The line containing "Which object in" marks the start; return it and every line after it in the listing below, exactly, through the last.

[Start Supplied information]

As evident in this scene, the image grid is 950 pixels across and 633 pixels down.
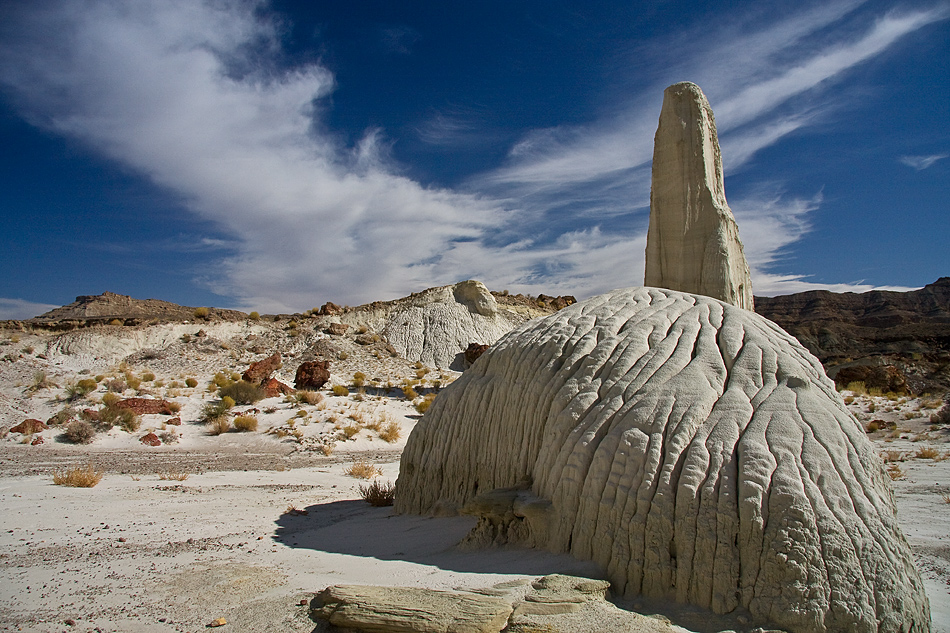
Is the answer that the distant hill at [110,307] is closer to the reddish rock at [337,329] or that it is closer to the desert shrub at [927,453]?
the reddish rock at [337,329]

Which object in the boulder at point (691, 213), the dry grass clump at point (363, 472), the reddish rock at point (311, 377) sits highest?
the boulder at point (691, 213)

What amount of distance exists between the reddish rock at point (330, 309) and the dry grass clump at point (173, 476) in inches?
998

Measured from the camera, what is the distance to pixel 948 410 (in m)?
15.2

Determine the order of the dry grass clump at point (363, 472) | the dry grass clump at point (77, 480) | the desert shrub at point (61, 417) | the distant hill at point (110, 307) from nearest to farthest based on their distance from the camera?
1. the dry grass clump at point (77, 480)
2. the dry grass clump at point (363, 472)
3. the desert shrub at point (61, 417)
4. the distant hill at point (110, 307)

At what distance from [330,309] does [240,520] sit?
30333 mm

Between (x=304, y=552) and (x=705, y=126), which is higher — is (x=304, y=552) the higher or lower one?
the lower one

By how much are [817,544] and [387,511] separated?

[End Supplied information]

* Final result:
Which object in the boulder at point (691, 213), the dry grass clump at point (363, 472), the reddish rock at point (311, 377) sits highest?
the boulder at point (691, 213)

What amount of distance exists between the reddish rock at point (330, 309) and the dry grass clump at point (173, 476) in inches?
998

Measured from the camera, what is the distance to pixel 948 410 (in m)?
15.2

Determine the order of the dry grass clump at point (363, 472) | the dry grass clump at point (77, 480) | the desert shrub at point (61, 417) | the distant hill at point (110, 307) from nearest to farthest based on their distance from the camera?
1. the dry grass clump at point (77, 480)
2. the dry grass clump at point (363, 472)
3. the desert shrub at point (61, 417)
4. the distant hill at point (110, 307)

At what distance from [330,309] does [240,520] sit?
30333 mm

Between (x=304, y=552) and (x=705, y=126), which is higher — is (x=304, y=552) the higher or lower one?
the lower one

By how much are [817,544] and [387,511] separated?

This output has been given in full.